What is Killing Your Relationship?

Hey, I’m Katherine Miller, and today I want to talk to you about three dynamics that can definitely destroy a relationship. I’ve been a divorce lawyer for over 30 years, and trust me, I’ve seen it all.
The first relationship killer is defensiveness—this happens to be my personal favorite, and I’m sure you’ll recognize it. It’s when one person makes a comment, and the other takes it as criticism. For example: “You left the cap off the toothpaste,” and the other person responds with, “Oh yeah? Well, you didn’t unload the dishwasher.” Now, that small issue might not seem like much, but when this happens repeatedly, and couples can’t discuss their disagreements openly, it can become a serious problem.

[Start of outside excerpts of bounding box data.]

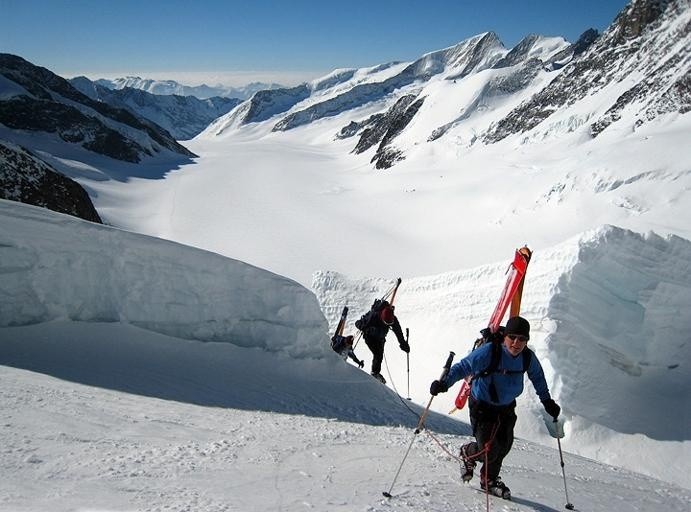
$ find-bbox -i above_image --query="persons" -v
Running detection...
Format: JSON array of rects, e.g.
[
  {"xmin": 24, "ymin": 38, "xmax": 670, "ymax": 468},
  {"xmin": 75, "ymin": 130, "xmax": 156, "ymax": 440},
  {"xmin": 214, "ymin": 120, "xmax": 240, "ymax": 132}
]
[
  {"xmin": 430, "ymin": 316, "xmax": 561, "ymax": 499},
  {"xmin": 332, "ymin": 334, "xmax": 365, "ymax": 368},
  {"xmin": 356, "ymin": 306, "xmax": 411, "ymax": 383}
]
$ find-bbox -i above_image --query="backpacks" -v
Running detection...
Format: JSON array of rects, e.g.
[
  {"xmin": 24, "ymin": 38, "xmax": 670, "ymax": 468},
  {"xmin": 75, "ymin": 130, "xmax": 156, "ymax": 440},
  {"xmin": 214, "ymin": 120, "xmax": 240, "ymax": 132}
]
[{"xmin": 472, "ymin": 326, "xmax": 505, "ymax": 377}]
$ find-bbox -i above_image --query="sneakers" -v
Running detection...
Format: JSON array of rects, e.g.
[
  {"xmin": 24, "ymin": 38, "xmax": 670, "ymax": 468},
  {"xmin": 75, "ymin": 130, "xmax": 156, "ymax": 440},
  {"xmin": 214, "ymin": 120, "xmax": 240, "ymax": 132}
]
[
  {"xmin": 371, "ymin": 371, "xmax": 386, "ymax": 384},
  {"xmin": 481, "ymin": 477, "xmax": 510, "ymax": 499},
  {"xmin": 460, "ymin": 445, "xmax": 474, "ymax": 480}
]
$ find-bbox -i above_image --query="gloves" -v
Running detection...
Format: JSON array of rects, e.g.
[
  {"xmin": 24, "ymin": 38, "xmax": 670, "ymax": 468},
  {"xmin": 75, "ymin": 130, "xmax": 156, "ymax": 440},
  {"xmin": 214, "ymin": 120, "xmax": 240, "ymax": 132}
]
[
  {"xmin": 357, "ymin": 361, "xmax": 364, "ymax": 367},
  {"xmin": 400, "ymin": 341, "xmax": 410, "ymax": 352},
  {"xmin": 541, "ymin": 398, "xmax": 560, "ymax": 416},
  {"xmin": 430, "ymin": 380, "xmax": 448, "ymax": 395}
]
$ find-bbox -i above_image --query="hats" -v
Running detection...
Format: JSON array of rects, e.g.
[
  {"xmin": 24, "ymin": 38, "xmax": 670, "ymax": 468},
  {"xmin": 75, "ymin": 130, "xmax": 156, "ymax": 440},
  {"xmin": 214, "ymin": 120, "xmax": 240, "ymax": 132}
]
[
  {"xmin": 382, "ymin": 308, "xmax": 393, "ymax": 323},
  {"xmin": 346, "ymin": 336, "xmax": 354, "ymax": 345},
  {"xmin": 505, "ymin": 317, "xmax": 529, "ymax": 338}
]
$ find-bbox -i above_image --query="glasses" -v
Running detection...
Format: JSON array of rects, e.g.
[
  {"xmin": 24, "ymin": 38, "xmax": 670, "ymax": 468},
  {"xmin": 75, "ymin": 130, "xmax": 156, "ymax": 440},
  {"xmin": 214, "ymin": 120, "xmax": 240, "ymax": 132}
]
[{"xmin": 508, "ymin": 335, "xmax": 528, "ymax": 341}]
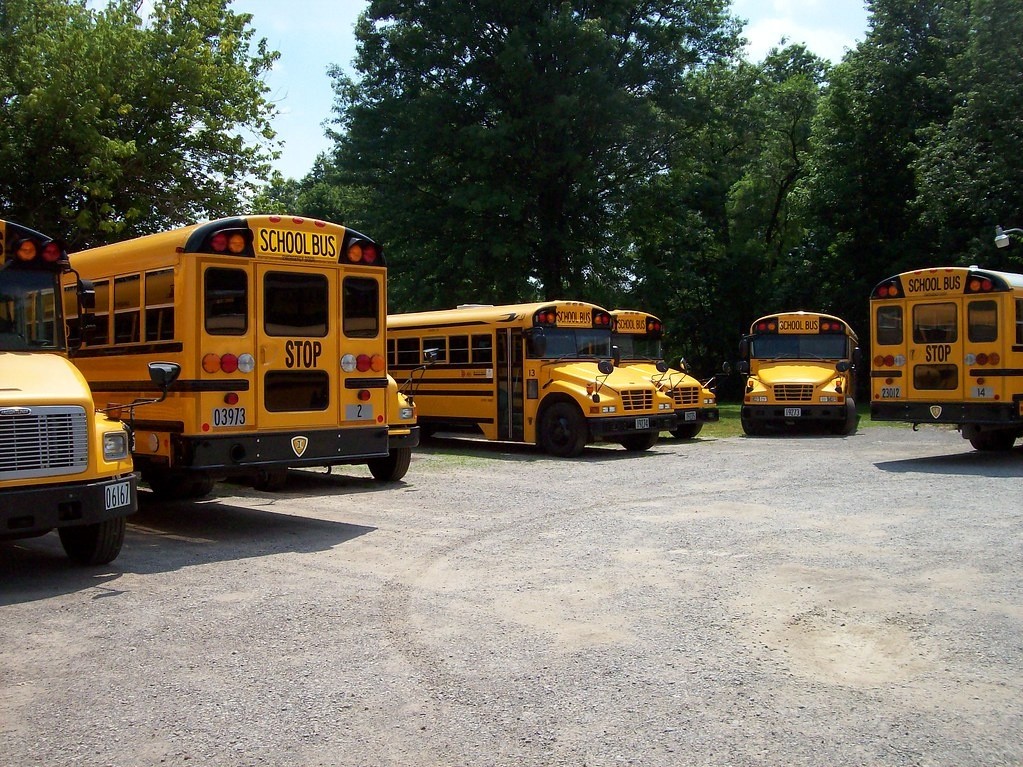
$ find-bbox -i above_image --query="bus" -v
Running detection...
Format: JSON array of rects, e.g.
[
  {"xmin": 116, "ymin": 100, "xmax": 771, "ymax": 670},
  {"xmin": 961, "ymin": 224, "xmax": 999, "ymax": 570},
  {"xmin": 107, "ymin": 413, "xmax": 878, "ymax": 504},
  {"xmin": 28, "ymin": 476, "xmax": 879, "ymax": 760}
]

The second relationship killer is dismissiveness or contempt. This happens when one person doesn’t value or respect the other’s contributions or opinions. For instance, a mother’s efforts in raising the children may not be appreciated by the breadwinning spouse, or the spouse who stays home with the kids may not care about the working spouse’s challenges. That’s contempt, and it can be devastating.
The third relationship killer is competitiveness. You see this when partners try to one-up each other—like trying to be the favorite parent: “Oh, Johnny likes me better,” or “Well, I took Susie to soccer.” While this might seem trivial, when competition takes over the relationship, it becomes incredibly difficult to manage.
So, what do you do if you recognize one or more of these dynamics in your relationship? First, acknowledge it. Recognizing and labeling the issue is the first step toward solving it. It’s crucial to see the problem for what it is.
Second, decide if you can talk to your spouse about it. If you can, that’s a good sign. If it feels too hard or uncomfortable to discuss, it’s a red flag that these dynamics may have eroded your relationship more than you realize.
Finally, consider getting help. Marriage counselors or family mediators can help facilitate difficult conversations between you and your spouse, and see if the relationship can be saved. Sometimes, the damage is too deep, and divorce might be the necessary decision. But if there’s a chance to salvage the relationship, it’s worth trying.